Уже за мою жизнь в этом доме исчезла кованая раздвижная решетка, охраняющая вход в дверь снаружи. Кто-то отломал и, видимо, сдал в утильсырье бронзовых грифонов, стороживших три ступеньки перед парадными просторами вестибюля. Высвобождая заклинившую втулку велосипеда, я собственноручно расколол мраморный подоконник на лестничной площадке. А сколько и чего только не было вырезано на широких — формата энциклопедии — перилах. Как же быстро человек освобождается от «нетленных» примет времени! Как же, в сущности, мало оседает этих примет по берегам быстротечной реки дней, месяцев и лет… Даже совсем близкие от нас эпохи уходят, оставляя лишь скудные черты. Было вчера, казалось бы, неколебимо, вечно, недвижно, а сегодня? Где оно сегодня? Лишь веселый бульдозер ровняет последние штрихи.
В конце вестибюля плавным изгибом на второй этаж, к нам, к Раисе Михайловне и Сильвии Карловне, вплывала роскошная лестница. Ее портила только наша квартира, потому что совсем еще недавно дальний конец вестибюля, его полукруглый эркер простреливался на всю высоту здания. Военное время и здесь отыскало ресурсы: какой-то предприимчивый начальник расклинил тавровыми балками вестибюль, отделил его часть, сузил «воздух» над лестницей — так и образовалась висячая квартира. Из трех окон вестибюля, длинных, по конфигурации похожих на церковные витражи, в квартиру попадали два, вернее, их закругленные верхние части.

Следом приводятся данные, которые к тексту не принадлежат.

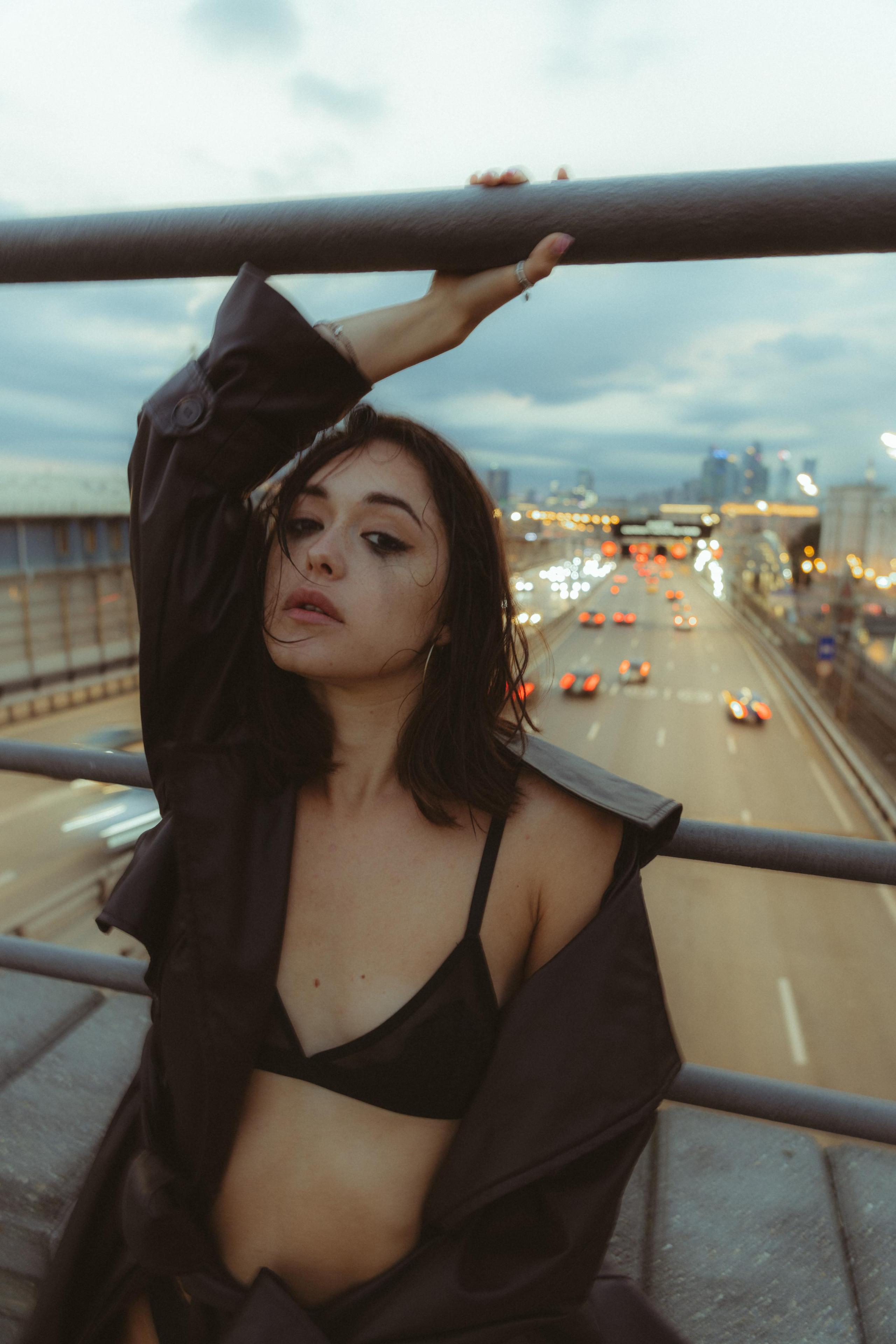 Sofia. Фотограф в Москве Анна Дзен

В самом куполе, завершающем вестибюль, наша комната оказалась ломтем, вырезанным на пробу. Новая квартира испортила парадную лестницу. Но и такой я ее преданно любил. Впрочем, так же, как и черную, с бетонными ступенями и железными прутьями поручней лестницу для прислуги.
Изредка я любил, входя в дом с переулка, представлять, как же все было раньше. Я входил в подъезд, чопорно, по-хозяйски, стуча каблуками, проходил через вестибюль и, фантазируя, что на локте левой согнутой руки я несу треугольную шляпу с петушиным пером, не спеша поднимался по мраморным ступеням. В эти минуты сердце начинало биться, я ждал, что откроется одна из высоких дверей и выйдет… Но тут звонил телефон, и Раиса Михайловна, оторвавшись от керосинки, кричала мне со своей верхотуры:
— Дима, кого там требуют?
Но чаще я бегал по черной лестнице, заплеванной, грязной, похожей на каменную трубу. Лестница вела в голубятню Макара Девушкина и в тесные комнаты Мармеладовых. Тем более что лет в двенадцать, наверное, раньше, чем кому бы то ни было из моих сверстников, мне повезло встретиться со страницами книг Достоевского. Но это другая история.
Граммофонные пластинки
В ровное и беззаботное житье в новом доме иногда врывались события, навеки врезавшиеся в молодую память.
Постепенно мы с братом осваивались в гуще старинных арбатских переулков, среди новых знакомых, наших сверстников.
Интересы брата витали в серьезных сферах. Внезапно появилась у него наколка на руке; он скрывал от меня, что у него водились деньжата, которые он тщательно складывал под матрас, ложась спать. Но только скроешь ли что-нибудь от молодого пытливого глаза? Хотя мои интересы были ближе — во дворе, в доме, на свалке, куда из радиодома выбрасывали увлекательнейшие металлические и деревянные разности.